٢١

"Ey milletim! Allah'ın size yazdığı kutsal yere girin, ardınıza dönmeyin, yoksa kaybedenler olarak dönersiniz" demişti.

— Turkish Translation(Diyanet)

٢٢
"Ey Musa! Orada zorba bir millet vardır, onlar oradan çıkmadıkça biz oraya girmeyeceğiz, eğer çıkarlarsa, biz de gireriz" demişlerdi.

— Turkish Translation(Diyanet)

٢٣
Korkanlar arasında bulunan, Allah'ın nimete erdirdiği iki adam: "Üstlerine kapıdan yürüyün, oradan girerseniz şüphesiz galip gelirsiniz; eğer inanıyorsanız Allah'a güvenin" demişlerdi.

— Turkish Translation(Diyanet)

٢٤
"Ey Musa! Onlar orada oldukça biz asla oraya girmeyeceğiz. Sen ve Rabbin gidin savaşın, doğrusu biz burada oturacağız" demişlerdi.

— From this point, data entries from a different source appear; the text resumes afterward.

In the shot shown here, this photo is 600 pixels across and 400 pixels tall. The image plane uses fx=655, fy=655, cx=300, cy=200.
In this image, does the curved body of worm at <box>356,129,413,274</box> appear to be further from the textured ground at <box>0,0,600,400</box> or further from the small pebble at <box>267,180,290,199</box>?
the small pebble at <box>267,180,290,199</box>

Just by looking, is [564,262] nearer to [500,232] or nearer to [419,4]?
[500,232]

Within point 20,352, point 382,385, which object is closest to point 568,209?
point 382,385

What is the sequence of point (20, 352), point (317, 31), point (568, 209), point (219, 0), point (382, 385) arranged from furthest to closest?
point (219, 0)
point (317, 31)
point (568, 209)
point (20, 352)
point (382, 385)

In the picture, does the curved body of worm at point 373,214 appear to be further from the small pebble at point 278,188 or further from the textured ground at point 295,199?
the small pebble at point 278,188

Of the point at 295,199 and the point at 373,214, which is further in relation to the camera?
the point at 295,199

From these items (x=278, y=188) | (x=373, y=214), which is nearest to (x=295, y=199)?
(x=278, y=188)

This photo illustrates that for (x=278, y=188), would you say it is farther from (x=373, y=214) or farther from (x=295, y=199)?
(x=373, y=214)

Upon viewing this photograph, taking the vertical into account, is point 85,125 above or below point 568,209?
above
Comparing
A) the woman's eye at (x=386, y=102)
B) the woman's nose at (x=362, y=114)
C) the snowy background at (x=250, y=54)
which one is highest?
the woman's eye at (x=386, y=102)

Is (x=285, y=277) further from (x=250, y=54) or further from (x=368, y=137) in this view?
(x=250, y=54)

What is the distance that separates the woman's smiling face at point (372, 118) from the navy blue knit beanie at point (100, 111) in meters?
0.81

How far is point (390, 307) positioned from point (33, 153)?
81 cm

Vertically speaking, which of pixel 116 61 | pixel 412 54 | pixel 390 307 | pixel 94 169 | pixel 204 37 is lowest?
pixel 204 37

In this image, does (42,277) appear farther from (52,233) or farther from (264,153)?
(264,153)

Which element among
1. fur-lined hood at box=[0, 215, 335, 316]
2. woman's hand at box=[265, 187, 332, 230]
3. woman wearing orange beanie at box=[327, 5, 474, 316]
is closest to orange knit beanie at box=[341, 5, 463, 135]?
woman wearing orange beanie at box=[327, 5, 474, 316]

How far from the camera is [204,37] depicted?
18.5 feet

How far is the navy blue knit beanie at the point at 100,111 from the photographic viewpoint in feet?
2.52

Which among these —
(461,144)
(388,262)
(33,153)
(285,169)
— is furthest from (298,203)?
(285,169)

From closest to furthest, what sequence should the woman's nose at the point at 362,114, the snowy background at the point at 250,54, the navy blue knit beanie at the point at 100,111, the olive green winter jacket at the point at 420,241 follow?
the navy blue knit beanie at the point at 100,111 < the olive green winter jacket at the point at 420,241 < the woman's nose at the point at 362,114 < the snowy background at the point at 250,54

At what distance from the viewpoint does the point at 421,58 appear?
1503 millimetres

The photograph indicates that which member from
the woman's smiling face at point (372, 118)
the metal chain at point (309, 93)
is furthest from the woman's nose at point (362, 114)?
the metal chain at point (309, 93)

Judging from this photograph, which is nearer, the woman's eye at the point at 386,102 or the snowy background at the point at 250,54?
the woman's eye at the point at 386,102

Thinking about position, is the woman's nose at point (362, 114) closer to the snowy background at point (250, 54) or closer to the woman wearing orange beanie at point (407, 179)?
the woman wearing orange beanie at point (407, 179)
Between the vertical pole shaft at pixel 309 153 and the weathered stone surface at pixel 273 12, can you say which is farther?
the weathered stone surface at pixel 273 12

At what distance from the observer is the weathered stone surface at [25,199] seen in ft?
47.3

— Turkish Translation(Diyanet)

٢٥
Musa: "Rabbim! Ben ancak kendime ve kardeşime söz geçirebiliyorum; artık bizimle bu yoldan çıkmış milletin arasını ayır" dedi.

— Turkish Translation(Diyanet)

٢٦
Allah: "Orası onlara kırk yıl haram kılındı; yeryüzünde şaşkın şaşkın dolaşacaklar. Sen, yoldan çıkmış millet için tasalanma" dedi.

— Turkish Translation(Diyanet)

٢٧
Onlara, Adem'in iki oğlunun kıssasını doğru olarak anlat: İkisi birer kurban sunmuşlar, birininki kabul edilmiş, diğerininki edilmemişti. Kabul edilmeyen, "And olsun seni öldüreceğim" deyince, kardeşi: "Allah ancak sakınanların takdimesini kabul eder" demişti.

— Turkish Translation(Diyanet)

٢٨
"Beni öldürmek üzere elini bana uzatırsan, ben seni öldürmek için sana elimi uzatmam, çünkü ben, Alemlerin Rabbi olan Allah'tan korkarım.

— Turkish Translation(Diyanet)

٢٩
Ben, hem benim hem de kendi günahını yüklenip cehennemliklerden olmanı isterim, zulmedenlerin cezası budur".

— Turkish Translation(Diyanet)

٣٠
Bunun üzerine, kardeşini öldürmekte nefsine uydu ve onu öldürerek, zarara uğrayanlardan oldu.